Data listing

>>

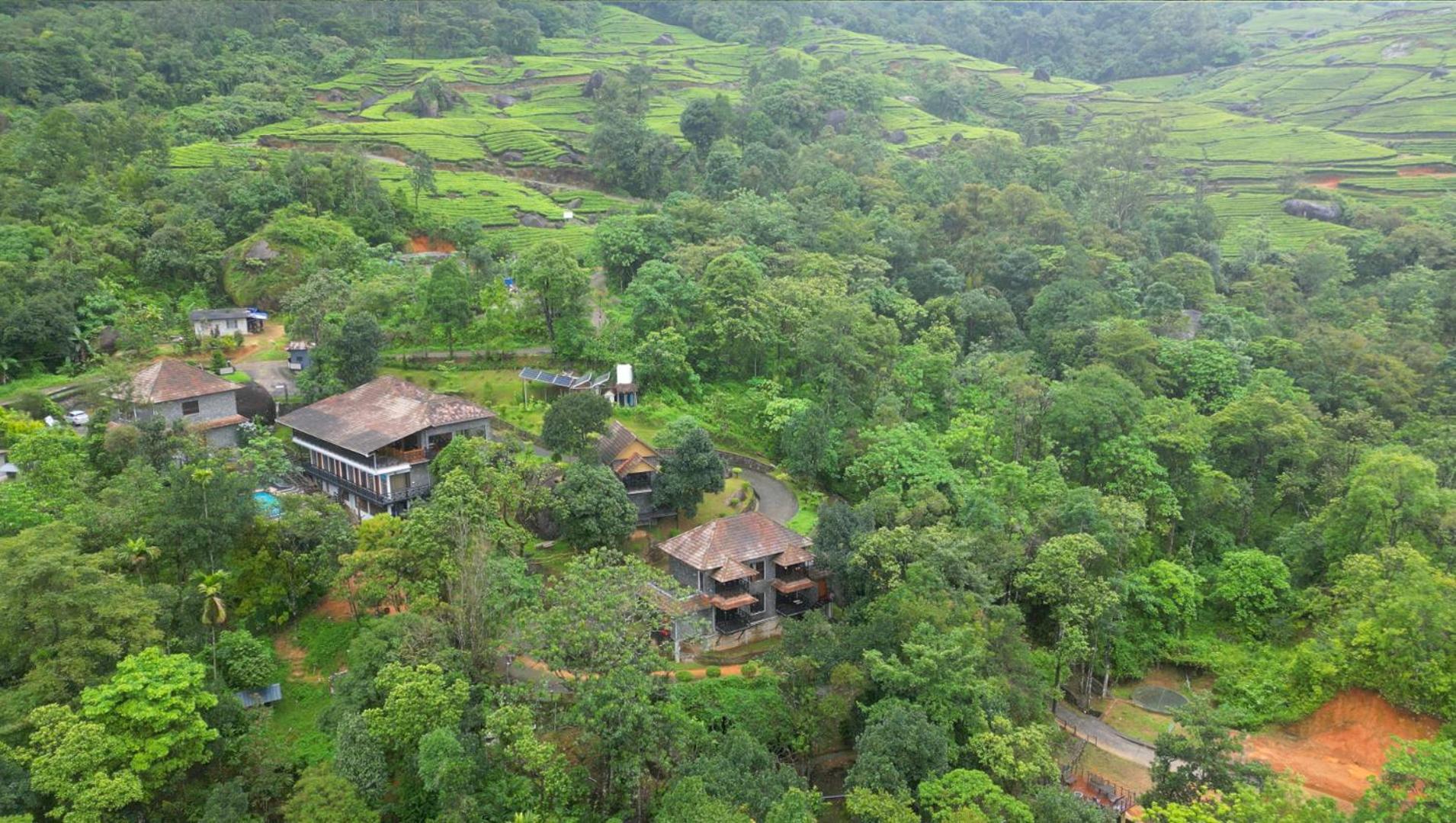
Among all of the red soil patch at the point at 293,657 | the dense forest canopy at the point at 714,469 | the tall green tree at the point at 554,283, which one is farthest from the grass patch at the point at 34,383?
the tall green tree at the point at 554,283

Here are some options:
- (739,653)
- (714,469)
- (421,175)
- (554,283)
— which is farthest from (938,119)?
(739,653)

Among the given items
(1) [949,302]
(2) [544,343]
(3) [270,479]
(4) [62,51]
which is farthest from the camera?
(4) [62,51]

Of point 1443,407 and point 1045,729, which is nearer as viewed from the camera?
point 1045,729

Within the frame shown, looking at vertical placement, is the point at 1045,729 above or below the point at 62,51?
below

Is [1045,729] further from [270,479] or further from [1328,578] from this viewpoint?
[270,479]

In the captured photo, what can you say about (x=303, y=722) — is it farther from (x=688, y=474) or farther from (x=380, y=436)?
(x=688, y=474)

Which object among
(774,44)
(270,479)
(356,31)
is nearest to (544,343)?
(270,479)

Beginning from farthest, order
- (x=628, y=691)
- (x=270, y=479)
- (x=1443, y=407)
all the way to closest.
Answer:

<<

• Your objective
Repeat the records word for word. Any picture in them should be left out.

• Written solution
Among all of the red soil patch at the point at 293,657 | the dense forest canopy at the point at 714,469 | the tall green tree at the point at 554,283, which one is farthest from the grass patch at the point at 34,383?
the tall green tree at the point at 554,283

Here are some options:
- (739,653)
- (714,469)
- (421,175)
- (554,283)
— which is farthest from (938,119)?
(739,653)

Among the given items
(1) [949,302]
(2) [544,343]
(3) [270,479]
(4) [62,51]
which is farthest from the camera?
(4) [62,51]

Of point 1443,407 and point 1045,729, which is nearer as viewed from the camera?
point 1045,729

Within the frame shown, looking at vertical placement, is the point at 1045,729 above or below the point at 62,51?
below

Is [1045,729] further from [270,479] or further from [1328,578] from this viewpoint?
[270,479]

In the captured photo, what can you say about (x=303, y=722) — is it farther from (x=688, y=474) or farther from (x=380, y=436)?
(x=688, y=474)

Which object among
(774,44)
(270,479)
(356,31)
is nearest to (544,343)?
(270,479)

Beginning from farthest, order
- (x=628, y=691)
- (x=270, y=479)
- (x=1443, y=407)
all the way to closest.
Answer:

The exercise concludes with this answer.